Thirty minutes later Xander and I have surfed the Denver International Airport train route—from baggage claim to C gates—four times. We’ve started to memorize every twist and turn, every piece of uneven track, every programmed acceleration and deceleration, shifting our bodies to compensate for them as easily as a real surfer reads the waves. Neither of us has touched a handrail in two complete loops, despite our mutual efforts to throw the other person off-balance.

My legs are beginning to ache from all the crouching. My back is sore from all the leaning. But I’m having too much fun to stop. Plus, if I give up now, I lose.

As we approach the B gates for the fifth time that day, through the windows, I can see two people waiting on the platform outside. The doors open, and I nudge Xander, motioning toward them.
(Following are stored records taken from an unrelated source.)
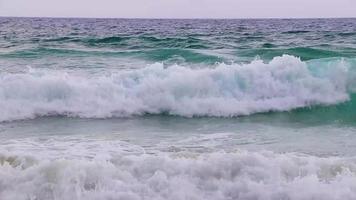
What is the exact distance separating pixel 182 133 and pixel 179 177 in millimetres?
2612

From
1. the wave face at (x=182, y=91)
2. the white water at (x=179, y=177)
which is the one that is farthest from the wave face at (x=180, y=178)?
the wave face at (x=182, y=91)

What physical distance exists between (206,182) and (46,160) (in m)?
1.72

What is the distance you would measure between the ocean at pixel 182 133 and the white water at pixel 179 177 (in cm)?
1

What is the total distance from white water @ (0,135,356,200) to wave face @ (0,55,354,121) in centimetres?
342

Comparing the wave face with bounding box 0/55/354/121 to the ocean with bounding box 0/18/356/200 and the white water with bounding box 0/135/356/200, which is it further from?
the white water with bounding box 0/135/356/200

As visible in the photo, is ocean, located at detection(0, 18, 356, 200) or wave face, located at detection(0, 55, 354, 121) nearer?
ocean, located at detection(0, 18, 356, 200)

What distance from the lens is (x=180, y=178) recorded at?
519 centimetres

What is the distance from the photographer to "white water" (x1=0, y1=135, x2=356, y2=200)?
4.90 meters

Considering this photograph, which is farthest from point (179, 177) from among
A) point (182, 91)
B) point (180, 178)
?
point (182, 91)

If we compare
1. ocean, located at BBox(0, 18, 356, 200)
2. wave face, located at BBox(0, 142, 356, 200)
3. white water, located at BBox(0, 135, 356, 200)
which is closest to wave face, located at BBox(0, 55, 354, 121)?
ocean, located at BBox(0, 18, 356, 200)

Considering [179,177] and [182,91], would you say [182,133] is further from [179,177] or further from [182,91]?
[179,177]

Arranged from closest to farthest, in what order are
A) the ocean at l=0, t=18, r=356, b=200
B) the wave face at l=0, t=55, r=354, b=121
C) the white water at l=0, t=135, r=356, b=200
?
the white water at l=0, t=135, r=356, b=200
the ocean at l=0, t=18, r=356, b=200
the wave face at l=0, t=55, r=354, b=121

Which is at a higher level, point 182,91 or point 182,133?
point 182,91

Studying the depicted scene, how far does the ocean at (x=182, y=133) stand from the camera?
504cm
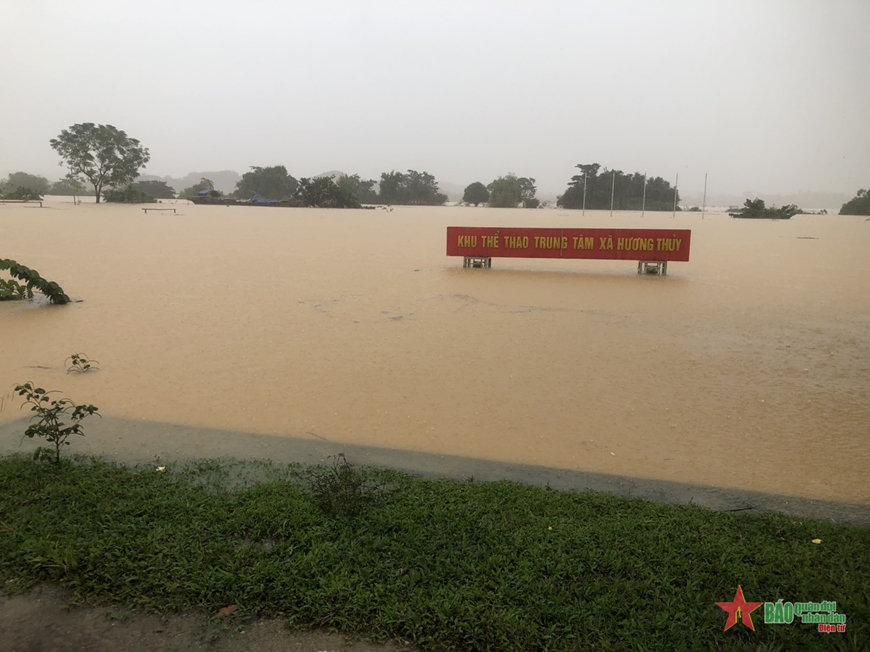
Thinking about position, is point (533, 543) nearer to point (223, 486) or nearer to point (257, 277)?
point (223, 486)

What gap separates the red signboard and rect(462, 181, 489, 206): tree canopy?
253 feet

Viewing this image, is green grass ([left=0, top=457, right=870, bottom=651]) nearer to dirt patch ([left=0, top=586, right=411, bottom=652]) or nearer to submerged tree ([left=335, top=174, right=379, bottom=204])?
dirt patch ([left=0, top=586, right=411, bottom=652])

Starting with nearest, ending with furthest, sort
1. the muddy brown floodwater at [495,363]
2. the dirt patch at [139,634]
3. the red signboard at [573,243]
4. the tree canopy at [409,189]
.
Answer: the dirt patch at [139,634] → the muddy brown floodwater at [495,363] → the red signboard at [573,243] → the tree canopy at [409,189]

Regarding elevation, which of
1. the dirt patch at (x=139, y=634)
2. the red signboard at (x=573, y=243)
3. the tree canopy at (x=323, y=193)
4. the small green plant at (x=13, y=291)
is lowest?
the dirt patch at (x=139, y=634)

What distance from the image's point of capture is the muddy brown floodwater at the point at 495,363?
179 inches

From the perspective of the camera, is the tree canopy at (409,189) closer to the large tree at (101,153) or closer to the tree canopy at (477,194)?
the tree canopy at (477,194)

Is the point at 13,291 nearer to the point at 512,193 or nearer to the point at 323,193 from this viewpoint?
the point at 323,193

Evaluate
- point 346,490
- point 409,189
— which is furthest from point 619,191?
point 346,490

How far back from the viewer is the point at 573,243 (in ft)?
46.7

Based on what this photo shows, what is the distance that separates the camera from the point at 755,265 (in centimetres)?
1695

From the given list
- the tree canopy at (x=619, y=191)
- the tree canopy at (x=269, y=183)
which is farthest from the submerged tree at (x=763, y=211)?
the tree canopy at (x=269, y=183)

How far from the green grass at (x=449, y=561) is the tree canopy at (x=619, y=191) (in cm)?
7367

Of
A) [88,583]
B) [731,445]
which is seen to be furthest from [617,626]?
[731,445]

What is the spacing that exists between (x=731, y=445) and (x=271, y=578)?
3.34 metres
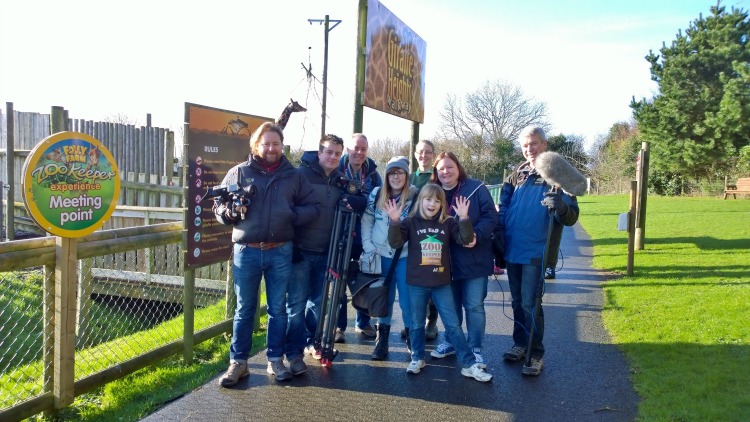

He turns, and I immediately see the recognition on his face.

It’s the same couple we saw earlier in the shopping rotunda. The one that was in the middle of that huge fight over a back massager. Or maybe it was over the girl selling the back massager. Regardless, the fight seems to be just about the last thing on the couple’s mind now.

The doors open and they stumble inside, kissing and groping each other with the eagerness of two teenagers whose parents just left for the weekend. They seem to be completely oblivious to the fact that there are other passengers on this train. The man slams the woman up against the far window, pushing his whole body into her and running his hand up and down her side.

So much for Jimmy’s bingo card.

Xander and I exchange a flabbergasted look. Both of us completely unsure what to do. Should we change cars to give them some privacy? What if they start having full-on sex right here? I guess that’s one way to pass the time.

How many babies are born nine and a half months after historic snowstorms?

The musical interlude plays over the speaker, pulling both of our focuses toward the ceiling. “The doors are closing. This train is departing. Please keep clear and hold on for departure to all A gates.”

The woman lets out a gasp in response. When I look over, her head is tipped back and the man has his face buried in her neck.

Xander covers his mouth, trying not to laugh aloud for fear of interrupting them. But seeing him fight so hard is making it even harder for me. I bite my lip, but it’s not working. The uncontrollable giggles are building up. Xander shoots me a warning look.

Don’t do it, his eyes plead. If you lose it, I’ll lose it.

The first snicker erupts, pushing its way out of my clenched jaw in the form of a ridiculous-sounding snort. Xander lunges at me, pressing his hand against my mouth, trapping the laughter inside.

Meanwhile, on the other side of the train, the couple is kissing again, moaning so loudly, it’s echoing in my ears.

Xander and I are both so focused on not breaking into fits of uncontrollable laughter, that neither one of us is prepared for the train’s next shift. The one we both know so well by now.

The automated brakes kick in, lurching the train back, and both of us forward. Then suddenly, we’re flying, out of control, foot over useless stumbling foot, heading right toward the kissing couple.

“Please hold on. This train is approaching the A gates.”

The woman lets out another ridiculously loud gasp.

At the exact same moment, Xander and I both reach for the nearest handrail, admitting mutual defeat, but stopping ourselves just short of a very awkward collision.

We breathe out a synchronized sigh of relief just as the doors open and two uniformed police officers step inside.